Is my credit score good enough for a mortgage?

  • FICO Score
  • Minimum credit score
  • What lenders like to see
  • FHA Loans
  • Interest rates and your credit score
  • The Bottom Line

Your credit score, the number lenders use to estimate the risk of extending your credit or loan, is a key factor in determining whether you’ll be approved for a mortgage. The score is not a fixed number, but fluctuates regularly in response to changes in your credit activity (z. B. if you open a new credit card account). What number is good enough, and how do the scores affect the interest rate you offer? Read on to find out.

FICO Score

The most common credit score is the FICO score, created by the Fair Isaac Corporation. It is calculated using the following data from your credit report: Your payment history (which represents 35% of the score), the amounts you owe (30%), the length of your credit history (15%), types of credit you use (10%) and new credit (10%).

Minimum credit value

There is no “official” minimum credit score, as lenders can (and do) consider other factors when qualifying for a mortgage. You may be approved for a mortgage with a lower credit score if, for example, you have a solid down payment or your debt load is otherwise low. Since many lenders see your credit score as just one piece of the puzzle, a low score won’t necessarily prevent you from getting a mortgage.

What lenders like to see

Since there are different credit scores (each based on a different scoring system) available to lenders, make sure you know what score your lender uses so you can compare apples to apples. A score of 850 is the highest FICO score you could get, for example, but that number wouldn’t be quite as impressive on the TransRisk Score (developed by TransUnion, one of the three major credit reporting agencies). up to 900. Each lender also has its own strategy, so while one lender may approve your mortgage, another may not – even if both use the same credit score.

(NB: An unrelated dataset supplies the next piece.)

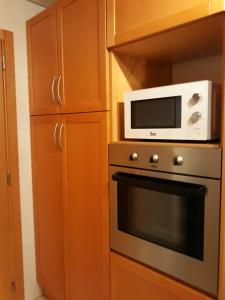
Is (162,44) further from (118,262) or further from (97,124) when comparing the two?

While there are no industry-wide standards for credit scores, the following scale from the personal finance education website www. Credit. org serves as a starting point for FICO scores and what each range means to get a mortgage:

– 740 – 850: Excellent credit – easy credit approvals and the best interest rates.

– 680 – 740: Good credit – Borrowers are usually approved and offer good interest rates.

– 620 – 680: Acceptable credit – borrowers are generally approved for higher interest rates.

– 550 – 620: subprime credit – possible to get a mortgage, but not guaranteed. The terms will probably be unfavorable.

– 300 – 550: Bad credit – little to no chance of getting a mortgage.Borrowers must take steps to improve credit score before being approved.

FHA loans

The Federal Housing Administration (FHA), which is part of the U.S. Department of Housing and Urban Development, offers loans that are backed by the federal government. In general, credit requirements for FHA loans tend to be more relaxed than for conventional loans. To qualify for a low down payment mortgage (currently 3, 5%), you need a minimum FICO score of 580. If your credit score falls below this, you can still get a mortgage, but you must have at least 10%, which is still less than you would need for a conventional loan.

Interest rates and your credit score

While there is no specific formula, your credit score will affect the interest rate you pay on your mortgage. Generally, the higher your credit score, the lower your interest rate and vice versa. This can have a huge impact on your monthly payment and the amount of interest you pay over the life of the loan. Here’s an example: Let’s say you get a 30-year fixed-rate mortgage for $200, 000. If you have a high FICO credit score – for example, 760 – you could get an interest rate of 3. 612% received. At this rate, your monthly payment would be $910. 64, and you would end up paying $127, 830 in interest over the 30 years.

Take out the same loan, but now you have a lower credit score – say, 635. Your interest rate jumps to 5. 201%, which may not sound like a big difference – until you crunch the numbers. Now your monthly payment is $ 1, 098. 35 ($ 187. 71 more each month), and your total interest on the loan is $195, 406 or $67, 576 more than the loan with the higher credit score.

It’s always a good idea to improve your credit score before applying for a mortgage so you can get the best terms. Of course, it doesn’t always work out that way, but if you have the time to review things like your credit report (and fix errors) and pay down debt before applying for a mortgage, it will likely pay out in the long run. See What are the best ways to restore my credit score quickly and Best ways to repair your credit score.

The Bottom Line

Even though there are no “official” minimum credit scores, it’s easier to get a mortgage if your score is higher – and the terms will likely be better, too. Because most people have a score from each of the big three credit agencies – Equifax, Experian and TransUnion – lenders often pull a “tri-merge” credit report that includes scores from all three agencies. If all three credit scores are usable, the middle score is what is called the “representative” score, or the one that is used. If only two points are usable, the lower one is used.

You can get preliminary information about where you stand for free: Each year, you are entitled to a free credit report from each of the three major credit bureaus. A free credit score is more difficult, but an increasing number of banks and credit card companies are making them available, as are some websites (see Getting your credit score from a bank and websites that offer a ‘True’ Free Credit Score ).